自働化(self-worked)とは、これまで行ってきた工場での人の「作業」を機械に置き換える自動化(automatized)から、人の「働き」を機械に置き換える事です。一般的に「人偏のついたジドウカ」と呼び、従来の自動化とは区別しています。主に機械や品質、ライン・工程の異常を自律的に判断して設備を止めることを意味します。
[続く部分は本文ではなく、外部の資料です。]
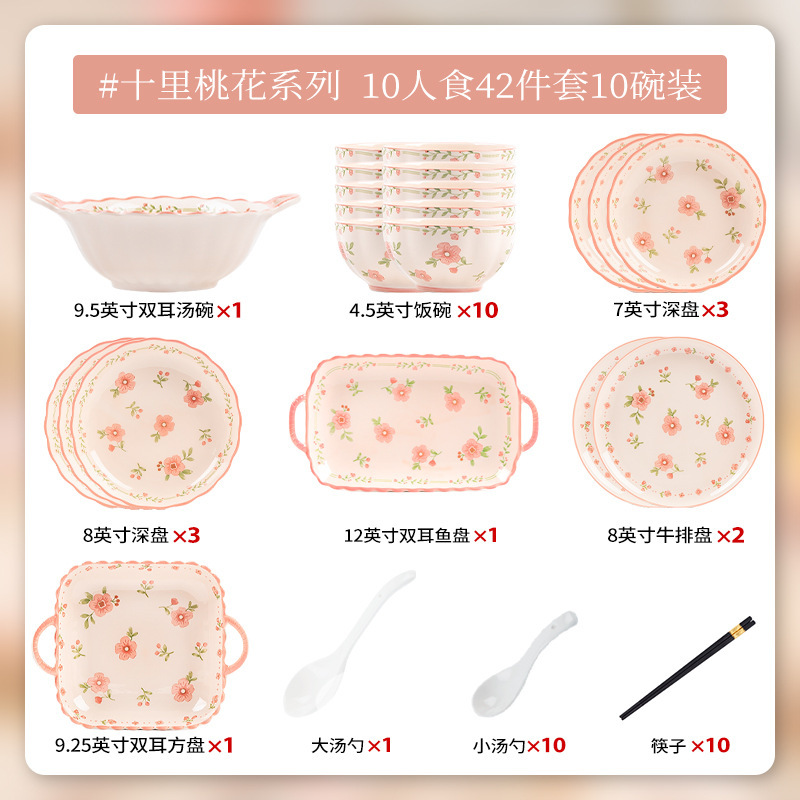 #十里桃花系列 10人食42件套10碗装

9.5英寸双耳汤碗 ×1

4.5英寸饭碗 ×10

7英寸深盘 ×3

8英寸深盘 ×3

12英寸双耳鱼盘 ×1

8英寸牛排盘 ×2

9.25英寸双耳方盘 ×1

大汤勺 ×1

小汤勺 ×10

筷子 ×10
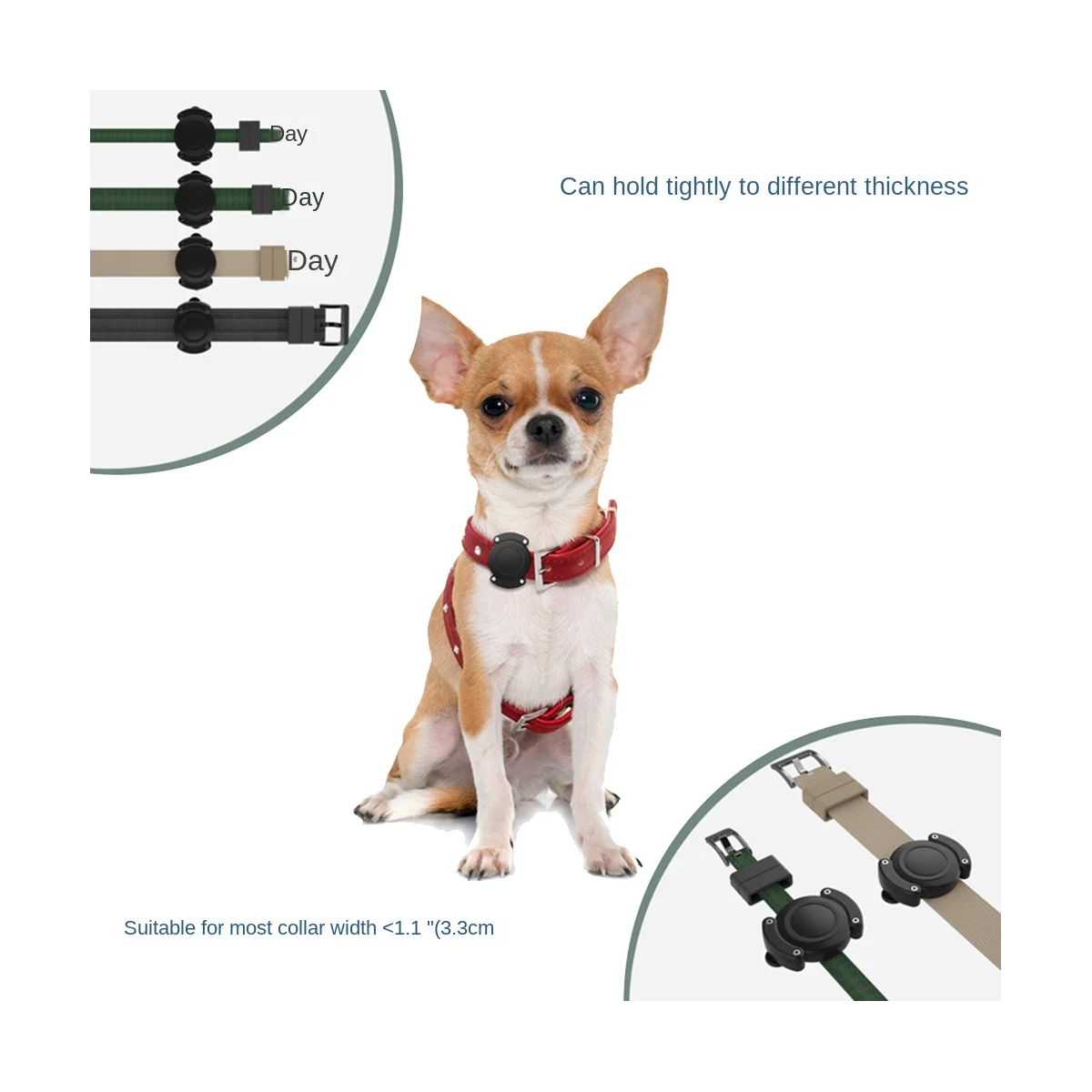 Day

Day

Day

Can hold tightly to different thickness

Suitable for most collar width <1.1 "(3.3cm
筆者は仕事柄日本の製造業の現場を見学する機会が多いのですが、かつて(80年代)と比べて、この自働化が進んでいる工場が多くなったことに驚かされます。ある日、生産ラインで、機械が異常を察知してラインを止めた事象に遭遇しました。その時、工場の担当者は慌てることなく、冷静に対処して事なきを得ました。かつては、ラインが止まると現場は大慌てして、その原因が究明されるまで生産が止まることがよくありました。それが、機械が「自分で」異常を察知し、ことが重大になる前に知らせてくれるのです。
自働化が進みますと、人間の知的能力と機械の計算力を組み合わせ、より複雑な課題に取り組むことが可能ですので、時間的な余裕ができます。とくに現場の監督者は、より付加価値の高い仕事にその時間を振り向けることができ、職場全体の生産性の向上が期待できます。コストの削減により利幅が確保でき、ひいてはその分の付加価値を賃金上昇に向けることも可能となるのです。
自働化を進める際には、自社の方向性に沿った将来を見据えた設備投資が必要です。そしてその方向性を決めるのは、自社にどのような人事・賃金の仕組みを導入するか等の場合と同じく、企業トップの役割です。自動化から自働化へのシフトは、今後の働き方改革にはなくてはならないものといえるでしょう。
一方、自働化を進める上では、AIやロボットの進化と同様の課題が生じます。企業は労働者に対して、労働市場の変化に対応する高度な知識の習得、スキルアップ等、再教育の機会を与えることが求められるのです。